Your muse is live in the city and the bush

The Hero’s Journey

Many writers on literary structure and theory present a linear figure to portray the format of a short story, the narrative arc, of a memoir or a novel.

Kal Bashir, however, represents structure in screen plays and in the above mentioned genres as circular. This fits in with the idea of the monostory by Joseph Campbell (The Hero With A Thousand Faces) and with Jung’s idea of archetypes. Basic to these ideas is the premise that all stories, even those told by cavemen of long ago, tell of a hero going on a journey, encountering adventures and returning to the starting point, renewed and invigorated in some profound way.
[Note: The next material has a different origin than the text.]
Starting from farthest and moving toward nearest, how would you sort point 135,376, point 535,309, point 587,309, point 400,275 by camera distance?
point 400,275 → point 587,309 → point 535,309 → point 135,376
Kal Bashir states on his website: “The most successful movies and bestselling novels definitely, without doubt, indisputably follow the same story arc (there is really only one way to do it) – they all take their archetypes on a journey through a New World or State in a rigid process driven manner, where transformation and capacities result in resolution of the initial imperfection (and the result is not unoriginal).”

Do you agree or disagree with the idea that every successful story fits in with this architecture?


1 Comment

  1. Anne Skyvington

    Thanks for your very professional post on “The Hero’s Journey”, Adelia. Do you think it applies to all stories, as many believe? It’s more obvious in plot-based stories, such as “Star Wars” and the traditional adventure stories, so beloved of many today.